Il nuovo decreto triennale del Masaf ridisegna la gestione della pesca del tonno rosso, aumentando quote, imbarcazioni autorizzate e margini operativi. Per la Calabria si apre una fase attesa da anni, con 31 unità abilitate e nuove opportunità per l’intera filiera.

Nuove quote e ampliamento della flotta autorizzata
Una svolta significativa arriva per la pesca del tonno rosso con il nuovo decreto triennale del Ministero dell’Agricoltura, della sovranità alimentare e delle foreste, che assegna all’Italia una quota complessiva superiore a 6.180 tonnellate annue e amplia il numero delle imbarcazioni autorizzate. Il provvedimento introduce un assetto più flessibile e moderno, aumentando i contingenti disponibili e aprendo nuove prospettive per un settore che per anni ha operato sotto rigide limitazioni.

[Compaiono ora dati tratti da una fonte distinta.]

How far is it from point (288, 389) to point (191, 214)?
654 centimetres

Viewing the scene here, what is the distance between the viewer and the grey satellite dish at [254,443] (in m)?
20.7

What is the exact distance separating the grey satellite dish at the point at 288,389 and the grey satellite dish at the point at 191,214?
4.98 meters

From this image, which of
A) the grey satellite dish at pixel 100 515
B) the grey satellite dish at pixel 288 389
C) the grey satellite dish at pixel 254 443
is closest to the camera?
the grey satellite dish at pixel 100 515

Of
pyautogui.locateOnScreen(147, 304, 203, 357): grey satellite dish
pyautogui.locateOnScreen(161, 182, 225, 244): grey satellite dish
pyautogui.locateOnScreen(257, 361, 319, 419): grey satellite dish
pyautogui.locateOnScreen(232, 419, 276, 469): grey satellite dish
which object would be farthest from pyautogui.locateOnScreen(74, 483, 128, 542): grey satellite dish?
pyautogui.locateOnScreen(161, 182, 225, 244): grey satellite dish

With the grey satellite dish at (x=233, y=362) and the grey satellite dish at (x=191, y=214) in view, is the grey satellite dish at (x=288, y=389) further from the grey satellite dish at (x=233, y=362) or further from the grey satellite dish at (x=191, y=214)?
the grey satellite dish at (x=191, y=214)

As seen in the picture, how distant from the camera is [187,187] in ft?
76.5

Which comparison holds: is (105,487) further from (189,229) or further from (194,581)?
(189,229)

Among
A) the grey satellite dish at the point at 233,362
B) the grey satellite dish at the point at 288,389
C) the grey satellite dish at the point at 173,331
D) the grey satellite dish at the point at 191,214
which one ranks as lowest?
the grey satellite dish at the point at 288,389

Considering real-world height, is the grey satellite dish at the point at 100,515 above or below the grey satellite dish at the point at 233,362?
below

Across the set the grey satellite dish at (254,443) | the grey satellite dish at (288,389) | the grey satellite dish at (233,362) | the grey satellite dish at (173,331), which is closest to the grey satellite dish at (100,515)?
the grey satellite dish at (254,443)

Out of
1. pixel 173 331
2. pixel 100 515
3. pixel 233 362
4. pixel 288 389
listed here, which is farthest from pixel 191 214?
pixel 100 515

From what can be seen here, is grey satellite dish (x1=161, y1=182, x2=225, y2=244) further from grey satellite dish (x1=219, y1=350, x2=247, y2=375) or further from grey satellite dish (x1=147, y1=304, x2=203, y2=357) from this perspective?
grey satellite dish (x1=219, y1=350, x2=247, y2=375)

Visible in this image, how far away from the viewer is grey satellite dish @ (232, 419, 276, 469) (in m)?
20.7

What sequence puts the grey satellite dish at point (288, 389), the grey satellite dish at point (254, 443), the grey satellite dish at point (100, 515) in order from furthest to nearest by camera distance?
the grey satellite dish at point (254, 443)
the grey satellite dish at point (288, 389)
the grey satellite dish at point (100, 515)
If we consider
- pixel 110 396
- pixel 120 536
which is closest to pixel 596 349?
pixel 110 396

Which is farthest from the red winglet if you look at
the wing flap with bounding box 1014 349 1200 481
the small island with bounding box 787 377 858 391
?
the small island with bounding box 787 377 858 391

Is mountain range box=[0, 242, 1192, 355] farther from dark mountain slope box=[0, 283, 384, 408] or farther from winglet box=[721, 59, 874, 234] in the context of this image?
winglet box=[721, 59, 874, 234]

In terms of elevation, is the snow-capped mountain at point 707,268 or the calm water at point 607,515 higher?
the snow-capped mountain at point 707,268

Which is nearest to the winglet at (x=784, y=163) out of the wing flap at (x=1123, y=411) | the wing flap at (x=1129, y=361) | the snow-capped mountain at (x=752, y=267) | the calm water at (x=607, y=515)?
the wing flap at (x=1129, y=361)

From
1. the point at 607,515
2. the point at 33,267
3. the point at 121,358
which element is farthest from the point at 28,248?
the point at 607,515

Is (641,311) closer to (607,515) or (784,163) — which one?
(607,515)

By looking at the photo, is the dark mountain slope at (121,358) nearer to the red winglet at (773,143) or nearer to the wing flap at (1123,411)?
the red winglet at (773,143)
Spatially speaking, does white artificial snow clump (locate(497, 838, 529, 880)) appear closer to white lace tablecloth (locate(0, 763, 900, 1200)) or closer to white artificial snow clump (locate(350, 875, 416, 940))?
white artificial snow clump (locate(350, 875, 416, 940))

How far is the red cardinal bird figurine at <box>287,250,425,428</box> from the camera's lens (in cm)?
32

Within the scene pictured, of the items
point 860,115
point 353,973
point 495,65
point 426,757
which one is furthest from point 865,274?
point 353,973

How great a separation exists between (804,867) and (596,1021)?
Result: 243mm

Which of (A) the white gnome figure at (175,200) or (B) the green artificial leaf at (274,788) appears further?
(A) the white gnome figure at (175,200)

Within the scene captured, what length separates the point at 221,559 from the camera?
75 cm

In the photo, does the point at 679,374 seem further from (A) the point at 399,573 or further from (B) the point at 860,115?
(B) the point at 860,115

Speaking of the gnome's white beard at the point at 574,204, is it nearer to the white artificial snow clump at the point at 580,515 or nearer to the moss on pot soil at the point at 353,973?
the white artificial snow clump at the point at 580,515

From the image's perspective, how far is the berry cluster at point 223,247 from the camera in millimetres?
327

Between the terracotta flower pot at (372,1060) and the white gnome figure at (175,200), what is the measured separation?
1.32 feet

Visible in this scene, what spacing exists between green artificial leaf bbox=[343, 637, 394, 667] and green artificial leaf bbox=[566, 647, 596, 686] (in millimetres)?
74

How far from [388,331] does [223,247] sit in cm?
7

Apertura alla piccola pesca costiera e sostegno alla filiera
Tra le principali novità figura l’apertura sperimentale alla piccola pesca costiera, con quote dedicate fino a 1,5 tonnellate per imbarcazione. Il decreto prevede inoltre una quota premiale per la filiera, destinata a sostenere le attività di trasformazione e valorizzazione del prodotto, con l’obiettivo di rafforzare l’intero comparto e favorire una gestione più equilibrata della risorsa.

Le ricadute per la Calabria
“In Calabria le imbarcazioni autorizzate sono 31: questo intervento colma un gap atteso da tempo e rappresenta un segnale concreto per il rilancio del settore”, ha dichiarato l’assessore regionale all’Agricoltura, Gianluca Gallo. “I sacrifici delle marinerie – ha aggiunto – hanno contribuito al recupero della risorsa e alla nuova fase di crescita”. L’assessore ha inoltre rivolto un ringraziamento al ministro Francesco Lollobrigida e al sottosegretario Patrizio La Pietra “per l’attenzione e il lavoro svolto a favore del comparto”.

Maggiore flessibilità nella gestione delle quote
Il decreto introduce anche strumenti più dinamici per la gestione delle quote, prevedendo la possibilità di trasferimenti tra operatori e margini di adattamento in base all’andamento delle catture. Un’impostazione che punta a rendere il sistema più efficiente, garantendo al tempo stesso sostenibilità e tutela della risorsa marina.